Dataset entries

══════════

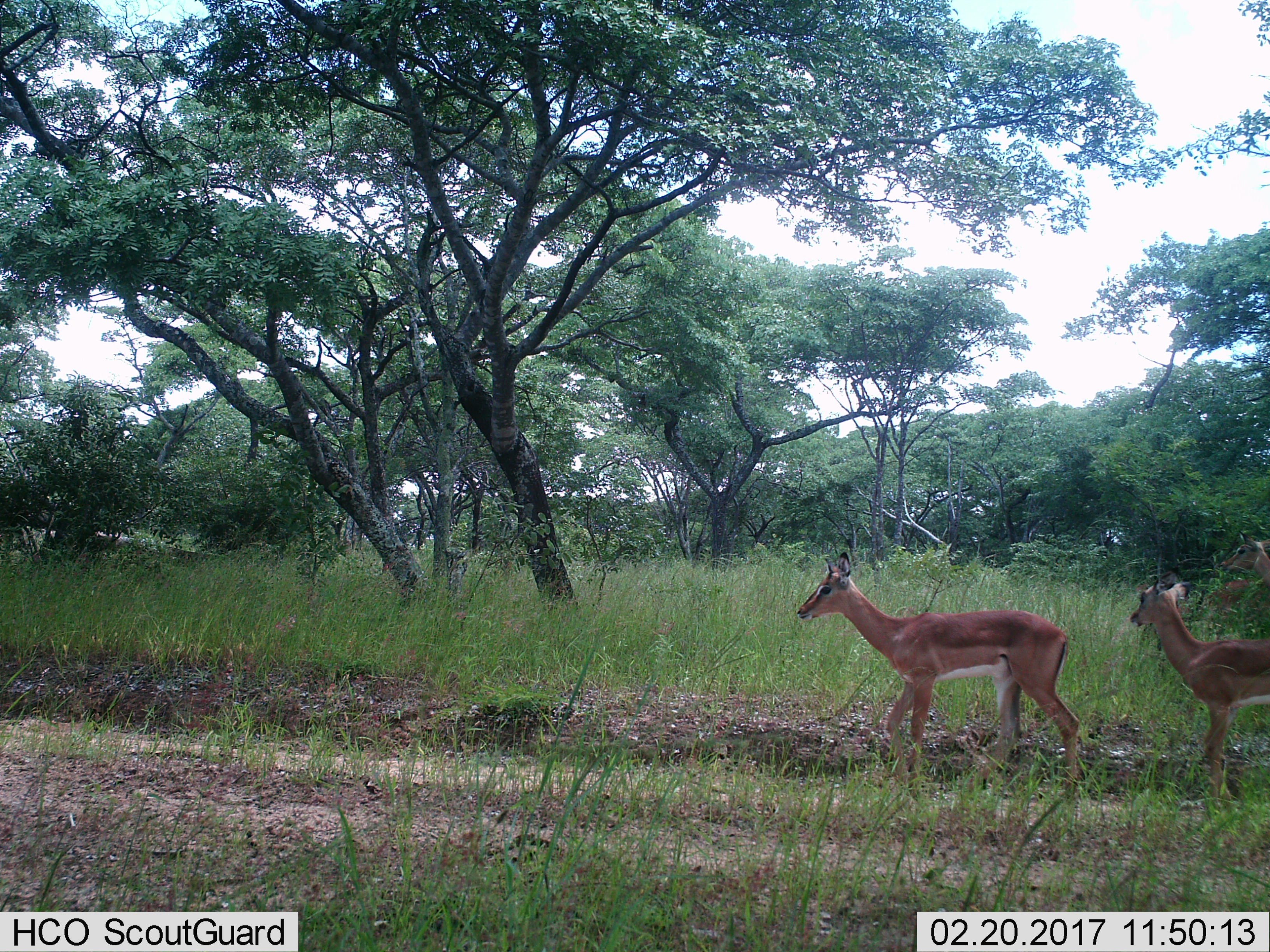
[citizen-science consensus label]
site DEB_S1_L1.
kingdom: Animalia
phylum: Chordata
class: Mammalia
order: Artiodactyla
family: Bovidae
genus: Aepyceros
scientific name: Aepyceros melampus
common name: impala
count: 3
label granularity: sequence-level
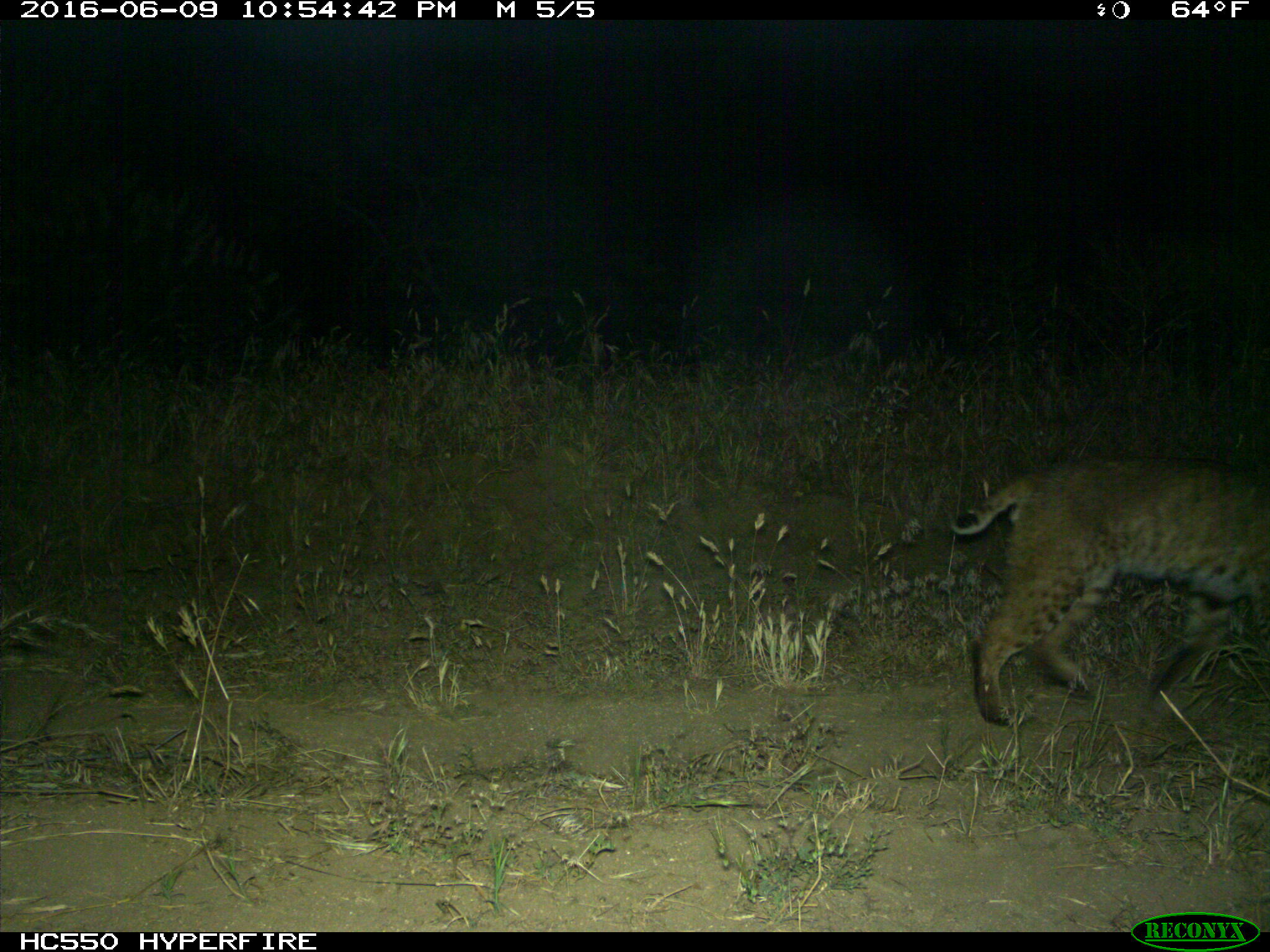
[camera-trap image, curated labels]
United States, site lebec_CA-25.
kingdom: Animalia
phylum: Chordata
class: Mammalia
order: Carnivora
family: Felidae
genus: Lynx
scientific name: Lynx rufus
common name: bobcat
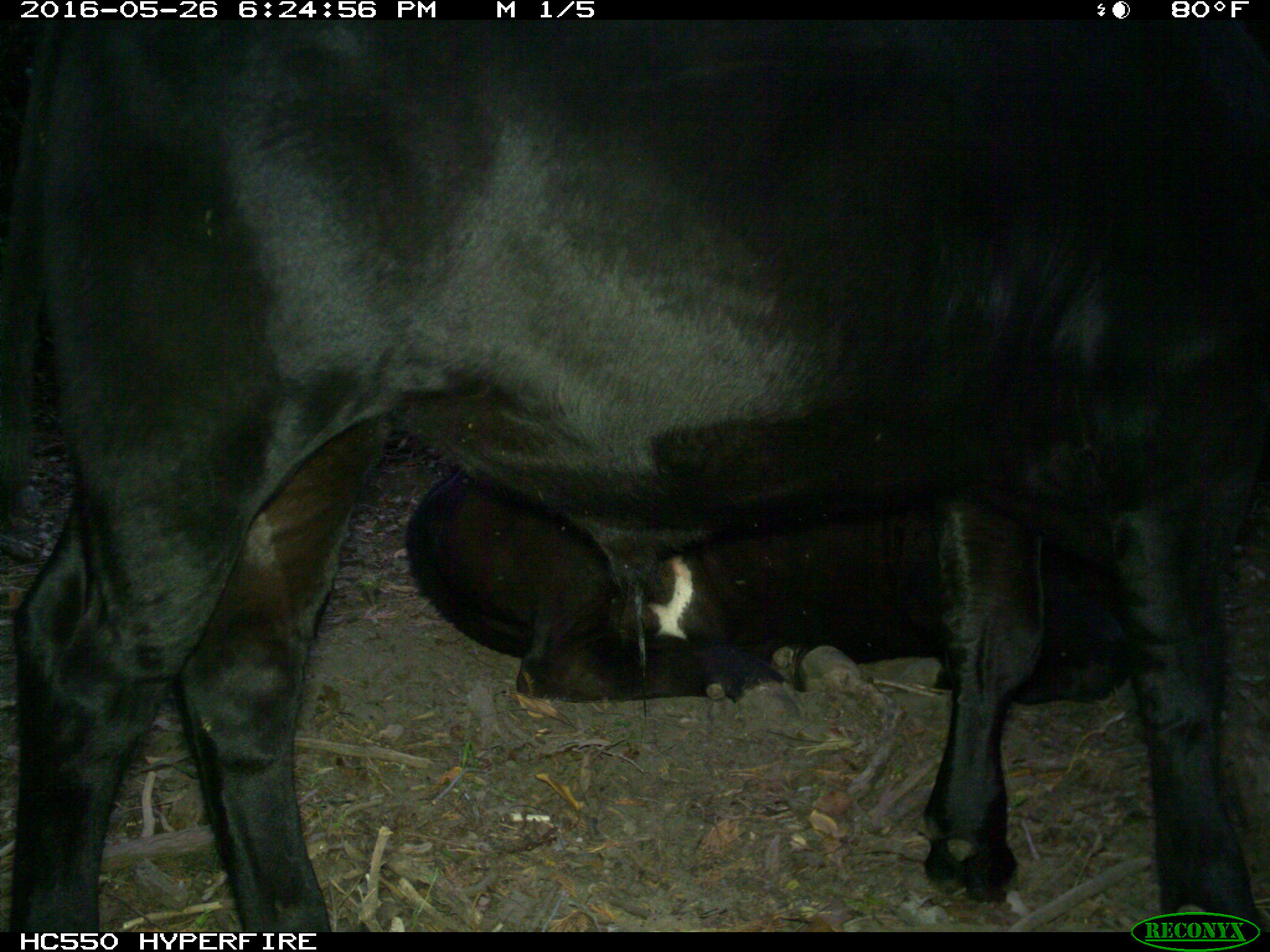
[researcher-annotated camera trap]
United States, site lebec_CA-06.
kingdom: Animalia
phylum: Chordata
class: Mammalia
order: Artiodactyla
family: Bovidae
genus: Bos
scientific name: Bos taurus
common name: domestic cow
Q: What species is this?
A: Bos taurus (domestic cow).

══════════

• _ACTION ITEM_
What lines in the data above carry "scientific"? Return them all.

• _RESPONSE BOX_
scientific name: Aepyceros melampus
scientific name: Lynx rufus
scientific name: Bos taurus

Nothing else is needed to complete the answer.